DIRECTIONS FOR THIS TASK: Begin at the line containing "New Zealand, site PS1_CAM6213, 2021-12-24" in the entries below and end at the line containing "scientific name: Urocyon cinereoargenteus"; transcribe that range exactly and nothing outside it.

::: PROVIDED DATA :::

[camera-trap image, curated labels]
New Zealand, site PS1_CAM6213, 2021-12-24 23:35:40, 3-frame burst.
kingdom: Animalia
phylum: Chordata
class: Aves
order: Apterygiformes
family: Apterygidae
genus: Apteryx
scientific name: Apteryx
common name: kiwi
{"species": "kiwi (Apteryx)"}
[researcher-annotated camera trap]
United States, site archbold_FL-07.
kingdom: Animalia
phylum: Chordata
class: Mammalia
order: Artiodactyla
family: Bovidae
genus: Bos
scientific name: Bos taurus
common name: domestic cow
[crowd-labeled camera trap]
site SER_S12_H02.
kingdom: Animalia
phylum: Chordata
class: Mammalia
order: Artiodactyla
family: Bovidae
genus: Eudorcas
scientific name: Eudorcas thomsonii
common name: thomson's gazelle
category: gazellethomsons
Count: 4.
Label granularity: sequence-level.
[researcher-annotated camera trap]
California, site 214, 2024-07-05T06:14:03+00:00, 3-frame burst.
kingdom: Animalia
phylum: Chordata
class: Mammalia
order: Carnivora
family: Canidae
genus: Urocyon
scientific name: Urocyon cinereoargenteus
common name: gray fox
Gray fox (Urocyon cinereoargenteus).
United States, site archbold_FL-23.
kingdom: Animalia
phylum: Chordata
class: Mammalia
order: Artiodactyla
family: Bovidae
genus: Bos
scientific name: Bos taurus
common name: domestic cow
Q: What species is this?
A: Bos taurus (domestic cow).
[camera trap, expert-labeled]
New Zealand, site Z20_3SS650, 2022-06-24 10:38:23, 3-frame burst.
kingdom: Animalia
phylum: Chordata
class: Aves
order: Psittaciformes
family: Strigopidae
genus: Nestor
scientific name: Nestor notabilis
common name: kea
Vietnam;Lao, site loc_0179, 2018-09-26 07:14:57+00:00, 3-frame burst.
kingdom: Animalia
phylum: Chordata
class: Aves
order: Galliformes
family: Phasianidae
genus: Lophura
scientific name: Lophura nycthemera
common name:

:::

THE COMPLETED TASK:
New Zealand, site PS1_CAM6213, 2021-12-24 23:35:40, 3-frame burst.
kingdom: Animalia
phylum: Chordata
class: Aves
order: Apterygiformes
family: Apterygidae
genus: Apteryx
scientific name: Apteryx
common name: kiwi
{"species": "kiwi (Apteryx)"}
[researcher-annotated camera trap]
United States, site archbold_FL-07.
kingdom: Animalia
phylum: Chordata
class: Mammalia
order: Artiodactyla
family: Bovidae
genus: Bos
scientific name: Bos taurus
common name: domestic cow
[crowd-labeled camera trap]
site SER_S12_H02.
kingdom: Animalia
phylum: Chordata
class: Mammalia
order: Artiodactyla
family: Bovidae
genus: Eudorcas
scientific name: Eudorcas thomsonii
common name: thomson's gazelle
category: gazellethomsons
Count: 4.
Label granularity: sequence-level.
[researcher-annotated camera trap]
California, site 214, 2024-07-05T06:14:03+00:00, 3-frame burst.
kingdom: Animalia
phylum: Chordata
class: Mammalia
order: Carnivora
family: Canidae
genus: Urocyon
scientific name: Urocyon cinereoargenteus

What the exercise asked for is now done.